■ **TASK TO CARRY OUT**:
What you should give back is a precise copy of the lines below from the one containing "Siswa SDN Cibadak" through the one containing "在轮子和断裂垫的BMW标志 免版税库存照片", with no pictures.

■ **DATA TO PROCESS**:
────

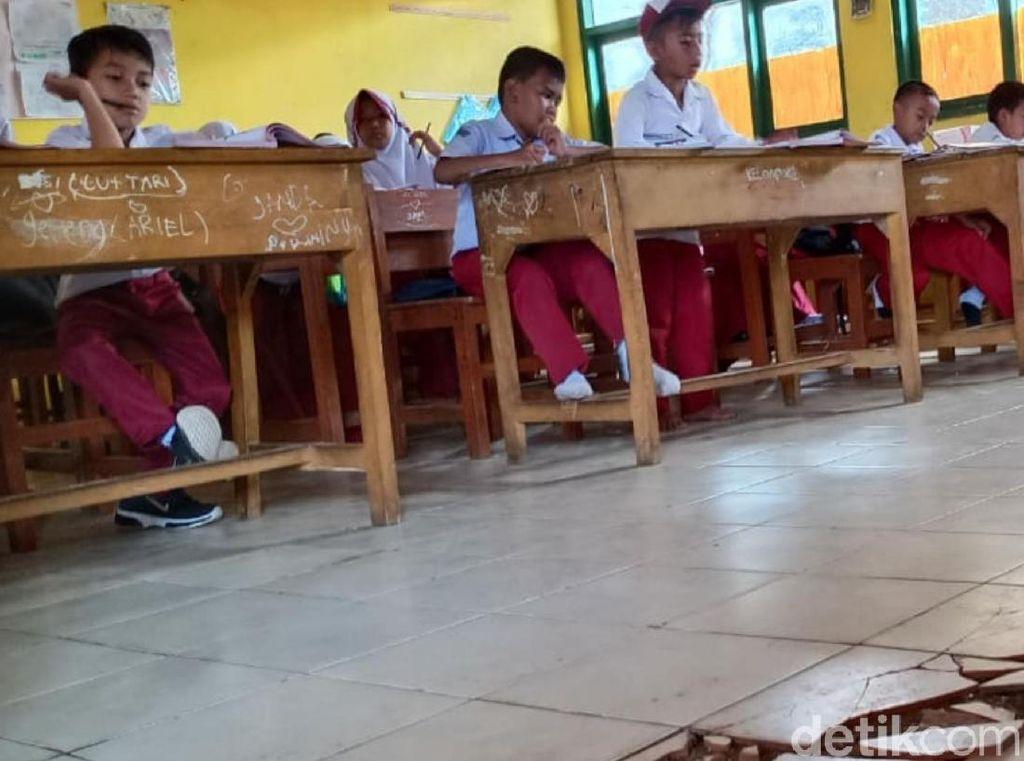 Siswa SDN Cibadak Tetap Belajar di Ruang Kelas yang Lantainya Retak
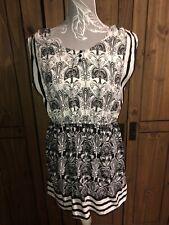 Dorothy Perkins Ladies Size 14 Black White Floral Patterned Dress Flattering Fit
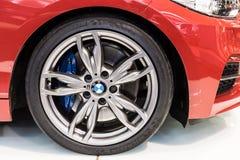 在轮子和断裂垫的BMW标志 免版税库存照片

────

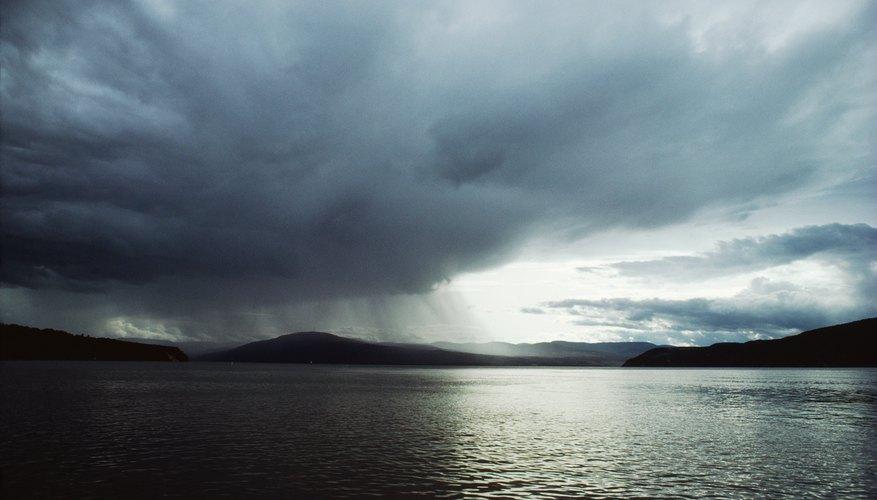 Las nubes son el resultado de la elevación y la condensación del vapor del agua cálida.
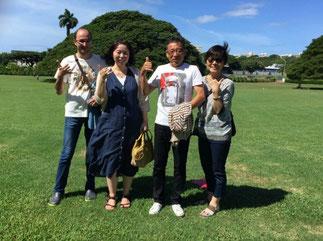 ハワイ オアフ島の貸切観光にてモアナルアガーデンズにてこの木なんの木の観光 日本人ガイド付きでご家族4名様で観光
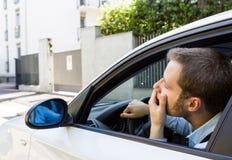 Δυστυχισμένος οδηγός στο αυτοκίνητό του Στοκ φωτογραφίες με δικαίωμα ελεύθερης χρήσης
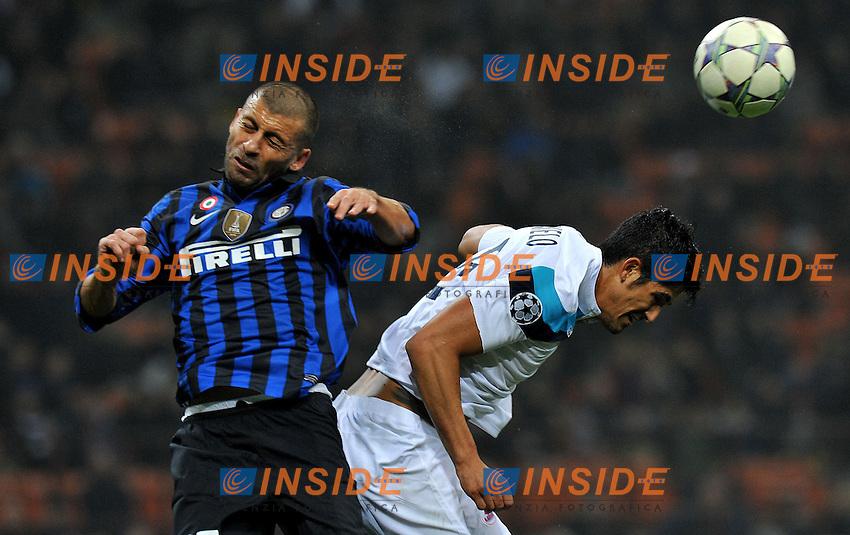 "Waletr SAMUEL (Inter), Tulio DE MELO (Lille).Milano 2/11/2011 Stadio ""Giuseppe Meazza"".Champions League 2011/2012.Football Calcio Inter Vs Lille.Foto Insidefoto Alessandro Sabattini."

────

■ **RESULT FOR THIS TASK**:
 Siswa SDN Cibadak Tetap Belajar di Ruang Kelas yang Lantainya Retak
 Dorothy Perkins Ladies Size 14 Black White Floral Patterned Dress Flattering Fit
 在轮子和断裂垫的BMW标志 免版税库存照片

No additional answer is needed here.